| Request |
Reproduce word for word the entries below from the line containing "Among the reflection" through the end of the entries, with both ends included.

[Entries of scene-based questions]
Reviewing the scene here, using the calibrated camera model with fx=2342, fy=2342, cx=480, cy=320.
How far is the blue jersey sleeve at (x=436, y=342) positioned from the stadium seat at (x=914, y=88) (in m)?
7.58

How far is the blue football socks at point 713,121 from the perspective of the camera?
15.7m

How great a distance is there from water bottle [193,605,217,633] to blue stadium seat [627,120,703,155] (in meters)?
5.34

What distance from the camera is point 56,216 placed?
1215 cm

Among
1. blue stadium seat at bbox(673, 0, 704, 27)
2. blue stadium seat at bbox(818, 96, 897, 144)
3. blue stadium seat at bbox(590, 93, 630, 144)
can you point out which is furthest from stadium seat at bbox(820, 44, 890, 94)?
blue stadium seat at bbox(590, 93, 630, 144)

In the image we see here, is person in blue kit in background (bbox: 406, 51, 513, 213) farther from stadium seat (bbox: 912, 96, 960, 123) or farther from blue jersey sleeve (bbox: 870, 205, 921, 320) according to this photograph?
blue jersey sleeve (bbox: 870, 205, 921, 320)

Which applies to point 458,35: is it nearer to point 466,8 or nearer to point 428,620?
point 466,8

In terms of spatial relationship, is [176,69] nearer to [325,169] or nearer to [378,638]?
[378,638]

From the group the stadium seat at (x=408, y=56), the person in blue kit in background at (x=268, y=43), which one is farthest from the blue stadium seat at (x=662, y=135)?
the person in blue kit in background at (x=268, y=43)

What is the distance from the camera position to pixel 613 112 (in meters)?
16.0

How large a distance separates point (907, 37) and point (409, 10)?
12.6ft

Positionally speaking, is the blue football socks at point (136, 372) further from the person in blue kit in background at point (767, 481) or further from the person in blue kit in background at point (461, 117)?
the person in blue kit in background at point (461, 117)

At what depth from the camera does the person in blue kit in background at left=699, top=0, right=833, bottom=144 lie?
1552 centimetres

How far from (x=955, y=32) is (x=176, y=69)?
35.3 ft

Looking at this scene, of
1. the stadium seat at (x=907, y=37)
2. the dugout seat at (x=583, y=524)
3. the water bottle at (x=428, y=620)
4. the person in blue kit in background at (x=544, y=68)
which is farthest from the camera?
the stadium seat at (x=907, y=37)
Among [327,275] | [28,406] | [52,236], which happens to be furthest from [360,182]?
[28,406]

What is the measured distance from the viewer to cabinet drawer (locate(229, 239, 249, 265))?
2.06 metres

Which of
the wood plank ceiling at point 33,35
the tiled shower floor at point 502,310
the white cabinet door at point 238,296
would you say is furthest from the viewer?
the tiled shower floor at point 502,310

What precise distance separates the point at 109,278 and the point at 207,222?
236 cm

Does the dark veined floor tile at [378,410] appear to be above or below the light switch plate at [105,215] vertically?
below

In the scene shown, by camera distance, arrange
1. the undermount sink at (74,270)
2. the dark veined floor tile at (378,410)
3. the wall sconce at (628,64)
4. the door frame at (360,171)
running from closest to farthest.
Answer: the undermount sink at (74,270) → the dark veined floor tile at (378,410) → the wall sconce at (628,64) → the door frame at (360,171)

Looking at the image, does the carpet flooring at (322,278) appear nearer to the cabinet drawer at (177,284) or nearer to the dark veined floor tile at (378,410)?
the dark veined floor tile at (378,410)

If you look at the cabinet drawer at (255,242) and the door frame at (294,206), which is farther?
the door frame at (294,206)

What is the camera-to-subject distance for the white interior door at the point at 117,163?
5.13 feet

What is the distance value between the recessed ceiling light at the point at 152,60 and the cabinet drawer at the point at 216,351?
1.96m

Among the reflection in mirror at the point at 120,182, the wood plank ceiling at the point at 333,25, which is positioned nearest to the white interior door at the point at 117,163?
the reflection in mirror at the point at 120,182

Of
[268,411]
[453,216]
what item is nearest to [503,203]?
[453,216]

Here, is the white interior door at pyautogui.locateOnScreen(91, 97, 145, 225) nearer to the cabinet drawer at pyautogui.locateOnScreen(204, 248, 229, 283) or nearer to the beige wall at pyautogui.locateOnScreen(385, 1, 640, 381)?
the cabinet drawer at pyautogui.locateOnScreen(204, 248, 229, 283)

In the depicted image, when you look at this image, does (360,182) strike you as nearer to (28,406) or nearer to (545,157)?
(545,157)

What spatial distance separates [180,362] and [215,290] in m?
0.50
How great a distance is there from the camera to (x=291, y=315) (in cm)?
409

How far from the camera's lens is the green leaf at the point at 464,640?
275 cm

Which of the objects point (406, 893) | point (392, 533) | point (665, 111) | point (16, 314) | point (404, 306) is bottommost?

| Expected answer |
Among the reflection in mirror at the point at 120,182, the wood plank ceiling at the point at 333,25, which is positioned nearest to the white interior door at the point at 117,163?
the reflection in mirror at the point at 120,182

Of
[268,411]
[453,216]
what item is nearest to [503,203]?
[453,216]

Here, is the white interior door at pyautogui.locateOnScreen(91, 97, 145, 225) nearer to the cabinet drawer at pyautogui.locateOnScreen(204, 248, 229, 283) or nearer to the beige wall at pyautogui.locateOnScreen(385, 1, 640, 381)?
the cabinet drawer at pyautogui.locateOnScreen(204, 248, 229, 283)

In the depicted image, when you look at this image, does (360,182) strike you as nearer to (28,406) or nearer to (545,157)?
(545,157)

What spatial distance separates [180,362] and [215,290] in m?
0.50
How great a distance is there from the camera to (x=291, y=315) (in cm)?
409

How far from the camera's lens is the green leaf at the point at 464,640?
275 cm

Which of the objects point (406, 893) | point (392, 533) | point (665, 111) | point (16, 314) | point (404, 306) is bottommost?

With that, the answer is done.